Rewrite this listing with "leaning wooden pole" renamed to "slanted wooden pole" throughout, changing nothing else, and leave the pictures out of your answer.

DATA IN THIS EXERCISE –
******************************

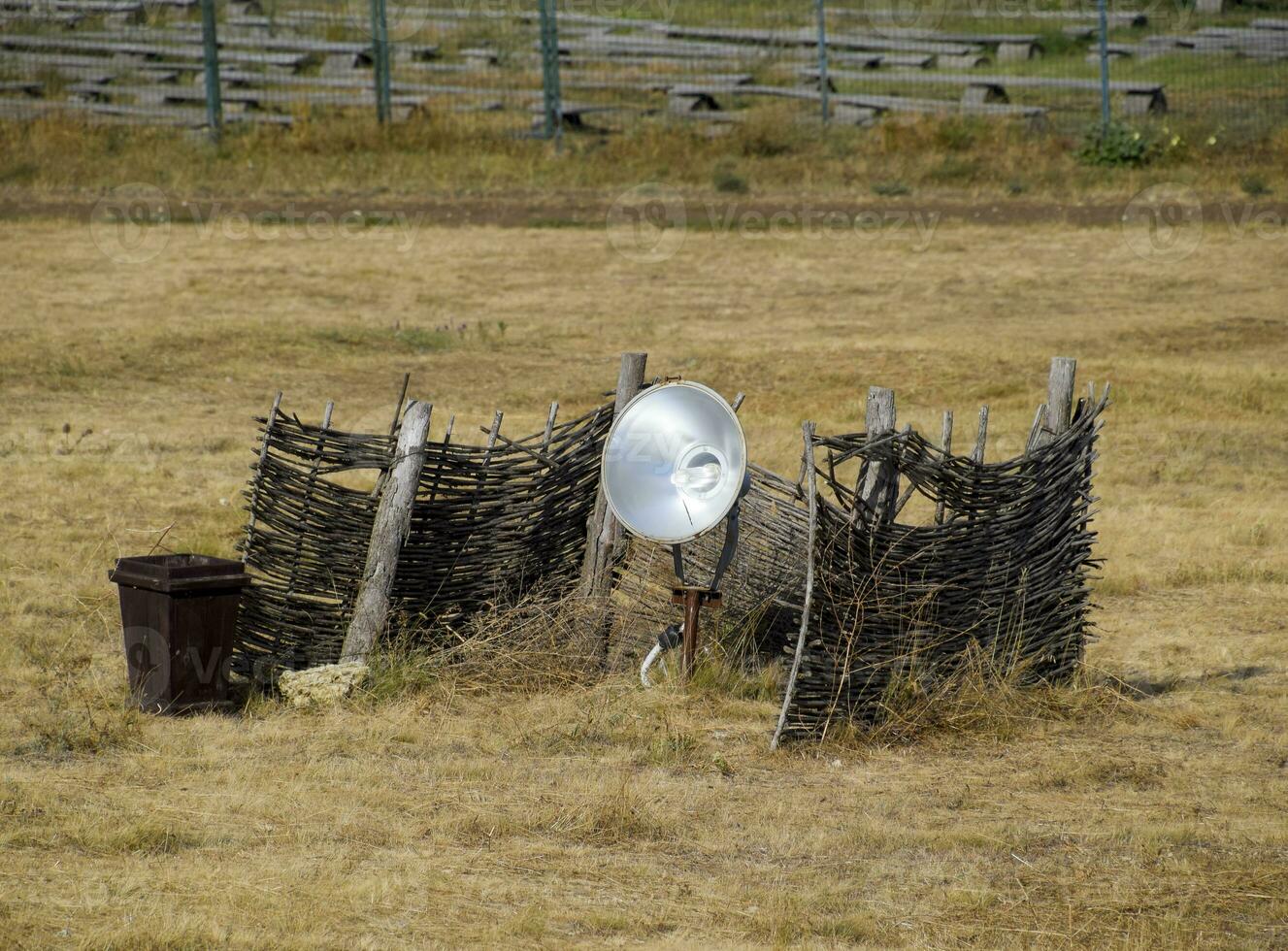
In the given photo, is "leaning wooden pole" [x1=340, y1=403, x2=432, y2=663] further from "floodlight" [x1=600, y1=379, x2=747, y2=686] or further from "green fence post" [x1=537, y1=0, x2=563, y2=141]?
"green fence post" [x1=537, y1=0, x2=563, y2=141]

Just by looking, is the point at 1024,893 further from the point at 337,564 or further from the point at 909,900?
the point at 337,564

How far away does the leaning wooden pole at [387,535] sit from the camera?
7.30 m

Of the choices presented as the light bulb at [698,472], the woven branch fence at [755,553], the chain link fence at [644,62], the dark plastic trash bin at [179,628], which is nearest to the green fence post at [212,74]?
the chain link fence at [644,62]

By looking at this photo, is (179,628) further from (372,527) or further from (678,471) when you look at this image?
(678,471)

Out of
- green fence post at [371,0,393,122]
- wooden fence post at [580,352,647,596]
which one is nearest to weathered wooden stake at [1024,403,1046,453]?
wooden fence post at [580,352,647,596]

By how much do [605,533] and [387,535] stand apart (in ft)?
3.31

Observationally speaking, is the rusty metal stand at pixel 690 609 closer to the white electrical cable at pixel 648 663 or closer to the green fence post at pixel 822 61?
the white electrical cable at pixel 648 663

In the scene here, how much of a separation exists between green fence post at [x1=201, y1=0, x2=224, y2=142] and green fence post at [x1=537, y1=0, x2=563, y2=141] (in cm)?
429

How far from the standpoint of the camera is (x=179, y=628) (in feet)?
22.4

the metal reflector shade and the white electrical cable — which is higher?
the metal reflector shade

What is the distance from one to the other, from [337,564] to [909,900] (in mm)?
3270

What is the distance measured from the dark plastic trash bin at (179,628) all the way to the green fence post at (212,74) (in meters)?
15.8

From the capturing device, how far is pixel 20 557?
903 centimetres

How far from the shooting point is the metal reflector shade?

******************************

EXPECTED OUTPUT –
In the given photo, is "slanted wooden pole" [x1=340, y1=403, x2=432, y2=663] further from "floodlight" [x1=600, y1=379, x2=747, y2=686] or further from "green fence post" [x1=537, y1=0, x2=563, y2=141]?
"green fence post" [x1=537, y1=0, x2=563, y2=141]

Just by looking, is the point at 1024,893 further from the point at 337,564 or further from the point at 909,900?
the point at 337,564

How far away does the slanted wooden pole at [387,535] sit from the camera?
7.30 m

Of the choices presented as the light bulb at [698,472], the woven branch fence at [755,553], the chain link fence at [644,62], the dark plastic trash bin at [179,628], which is nearest to the green fence post at [212,74]?
the chain link fence at [644,62]

By looking at this photo, is (179,628) further from (372,527) or further from (678,471) when you look at this image?
(678,471)

Out of
- green fence post at [371,0,393,122]
- wooden fence post at [580,352,647,596]
which one is nearest to weathered wooden stake at [1024,403,1046,453]?
wooden fence post at [580,352,647,596]

By how much do [605,533] and [387,535] stand apart (in ft)?
3.31

Observationally speaking, is the rusty metal stand at pixel 690 609 closer to the white electrical cable at pixel 648 663 or closer to the green fence post at pixel 822 61?
the white electrical cable at pixel 648 663

In the scene here, how much of a separation exists between green fence post at [x1=201, y1=0, x2=224, y2=142] and green fence post at [x1=537, y1=0, x2=563, y2=141] (in cm)?
429

How far from the standpoint of the camera is (x=179, y=628) (in feet)?
22.4

the metal reflector shade and the white electrical cable — which is higher?
the metal reflector shade

What is the distance from one to the other, from [337,564] to [909,900] (in mm)?
3270

What is the distance measured from the dark plastic trash bin at (179,628) all the way to the green fence post at (212,74) (in meters)?
15.8

From the capturing device, how far is pixel 20 557?
903 centimetres

How far from the shooting point is the metal reflector shade?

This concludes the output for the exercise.